Moz Fest 2015: Righteous hippies… or the future of the web?

“Your Moz Fest experience is as magical as you make it to be,” yelled the ‘Space Wrangler’ leading the first Saturday keynote at this weekend’s Mozilla Festival at Ravensbourne College. “This is your magic carpet ride…”


The festival, which is in its sixth year running, saw 1700 developers, designers, journalists, students, educators and more, assemble from across the globe to attend two days of very varied hands-on workshops.  Ages span the spectrum from under 10 to over 60 – with the average standing at around 30.

The meet is arranged across all nine floors of the sprawling venue with a massive schedule of individual events covering education, science, journalism, localisation, globalisation, participation, and a youth zone.  The big aim is to build upon the wider Mozilla mission statement.

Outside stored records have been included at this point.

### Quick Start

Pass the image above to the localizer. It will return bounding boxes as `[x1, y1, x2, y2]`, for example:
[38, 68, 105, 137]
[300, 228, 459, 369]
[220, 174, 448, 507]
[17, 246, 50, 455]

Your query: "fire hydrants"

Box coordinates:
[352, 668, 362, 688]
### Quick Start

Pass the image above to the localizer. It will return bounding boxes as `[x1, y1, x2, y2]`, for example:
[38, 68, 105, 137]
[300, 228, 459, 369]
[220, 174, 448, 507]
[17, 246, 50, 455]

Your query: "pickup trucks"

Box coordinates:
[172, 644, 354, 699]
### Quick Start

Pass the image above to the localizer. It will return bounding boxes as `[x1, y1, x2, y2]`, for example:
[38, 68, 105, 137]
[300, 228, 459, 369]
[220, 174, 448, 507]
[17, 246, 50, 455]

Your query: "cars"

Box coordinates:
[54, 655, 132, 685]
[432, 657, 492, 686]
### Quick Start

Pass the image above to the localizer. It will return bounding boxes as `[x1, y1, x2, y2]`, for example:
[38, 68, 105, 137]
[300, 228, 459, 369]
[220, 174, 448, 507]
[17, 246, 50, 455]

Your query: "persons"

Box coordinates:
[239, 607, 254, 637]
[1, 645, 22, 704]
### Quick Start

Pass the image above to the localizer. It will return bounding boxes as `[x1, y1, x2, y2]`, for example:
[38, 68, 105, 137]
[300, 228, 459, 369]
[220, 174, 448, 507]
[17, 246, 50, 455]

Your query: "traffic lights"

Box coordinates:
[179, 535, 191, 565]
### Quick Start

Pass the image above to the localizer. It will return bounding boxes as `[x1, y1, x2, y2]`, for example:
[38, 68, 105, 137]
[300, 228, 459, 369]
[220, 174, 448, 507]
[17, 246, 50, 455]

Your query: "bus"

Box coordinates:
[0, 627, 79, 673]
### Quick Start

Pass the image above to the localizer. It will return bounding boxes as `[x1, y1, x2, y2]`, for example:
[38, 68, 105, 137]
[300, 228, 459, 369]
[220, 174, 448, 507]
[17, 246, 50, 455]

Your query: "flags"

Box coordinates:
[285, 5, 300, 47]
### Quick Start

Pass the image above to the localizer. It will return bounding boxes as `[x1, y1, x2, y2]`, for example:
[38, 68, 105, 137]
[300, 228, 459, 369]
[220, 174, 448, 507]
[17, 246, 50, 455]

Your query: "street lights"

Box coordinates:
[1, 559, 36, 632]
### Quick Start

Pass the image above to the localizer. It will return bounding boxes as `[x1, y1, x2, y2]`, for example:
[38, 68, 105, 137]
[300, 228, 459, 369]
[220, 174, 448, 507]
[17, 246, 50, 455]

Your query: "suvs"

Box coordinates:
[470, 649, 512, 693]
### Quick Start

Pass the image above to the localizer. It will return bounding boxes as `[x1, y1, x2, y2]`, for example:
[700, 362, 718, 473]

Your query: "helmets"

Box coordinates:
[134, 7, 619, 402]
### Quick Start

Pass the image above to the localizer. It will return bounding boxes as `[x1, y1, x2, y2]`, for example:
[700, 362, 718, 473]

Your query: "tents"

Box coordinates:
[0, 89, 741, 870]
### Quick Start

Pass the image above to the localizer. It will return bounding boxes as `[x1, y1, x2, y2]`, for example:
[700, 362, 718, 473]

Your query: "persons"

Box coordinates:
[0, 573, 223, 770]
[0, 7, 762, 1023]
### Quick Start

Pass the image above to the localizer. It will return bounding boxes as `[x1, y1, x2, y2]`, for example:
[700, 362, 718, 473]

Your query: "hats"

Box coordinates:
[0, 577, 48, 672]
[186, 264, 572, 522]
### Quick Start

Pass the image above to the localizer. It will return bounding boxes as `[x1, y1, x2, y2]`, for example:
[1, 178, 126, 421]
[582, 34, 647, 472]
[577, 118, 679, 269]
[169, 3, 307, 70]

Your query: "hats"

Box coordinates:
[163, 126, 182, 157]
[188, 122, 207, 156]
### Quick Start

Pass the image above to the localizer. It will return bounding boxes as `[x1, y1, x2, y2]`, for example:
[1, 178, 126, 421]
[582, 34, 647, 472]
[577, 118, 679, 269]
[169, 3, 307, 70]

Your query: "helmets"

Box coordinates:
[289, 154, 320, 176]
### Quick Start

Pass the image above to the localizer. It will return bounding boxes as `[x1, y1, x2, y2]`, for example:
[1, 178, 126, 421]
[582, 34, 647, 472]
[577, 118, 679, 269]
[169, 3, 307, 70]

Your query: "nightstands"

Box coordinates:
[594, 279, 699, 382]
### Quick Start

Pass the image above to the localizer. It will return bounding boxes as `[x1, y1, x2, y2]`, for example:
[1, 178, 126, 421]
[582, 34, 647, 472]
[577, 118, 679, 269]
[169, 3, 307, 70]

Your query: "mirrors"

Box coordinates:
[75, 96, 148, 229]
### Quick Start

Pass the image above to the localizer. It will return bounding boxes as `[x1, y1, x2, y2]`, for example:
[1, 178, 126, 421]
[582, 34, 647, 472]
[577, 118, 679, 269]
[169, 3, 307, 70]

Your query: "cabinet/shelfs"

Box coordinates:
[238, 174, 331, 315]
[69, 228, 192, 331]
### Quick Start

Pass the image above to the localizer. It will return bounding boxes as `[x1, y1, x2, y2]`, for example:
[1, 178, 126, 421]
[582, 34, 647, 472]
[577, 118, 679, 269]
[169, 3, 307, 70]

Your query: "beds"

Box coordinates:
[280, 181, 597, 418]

If you attend Moz Fest it is impossible to ignore just how engaged the community it. During the keynote the crowd is very enthusiastic … whooping and hollering along.

People chat to strangers in the queue for coffee, the lift and over lunch. The general vibe is homemade – or ‘maker community’ – with hand written signs and notes stuck everywhere around the building. While the minister of fun and his team – who come dressed in spangly shirts and jackets – are dotted around the venue to help anyone who looks lost.


“It is chaotic by design – like the web,” said Mark Surman, executive director of the Mozilla foundation, during his time on stage. “We specifically designed Moz Fest as a platform that is open. It is ours – that we shape – just like the web.”


One of the most interesting areas is the “garage” on floor six. This is one of the rooms in the imaginary connected home of the future. It includes some of the hobby projects the community around the world are tinkering with. And features a true cloud gaming experience where you type a URL into your smartphone to instantly transform into a consul.

The leaders at Mozilla are keen to stress that the organisation represents far more than just Firefox. It is a global community of people that are committed to the goal of internet openness now and in the future.  This makes the real purpose of the gathering to help people find like-minded individuals to work with in future, thus spreading and deepening the reach of the community.

The atmosphere is anything but corporate with the sessions feeling more like seminars at university than anything you normally see in the workplace. Yet this doesn’t come without its difficulties.  In the ‘house rules’, spelled out during the keynote, there is a lot of emphasis placed on the need for respect and listening. And you can see how this could become an issue because such a clever – and at times intellectual – gathering can easily degenerate into self-important smarty-pants wind-bagging that leads nowhere. 

It is always easy to criticise organisations for their failings. Righteous hippies, puffed up with their own importance, is one criticism that certainly gets levelled against Mozilla. The true test will be whether Mozilla can build on its work with Firefox and strengthen its “open” mission as the web itself continues to accelerate.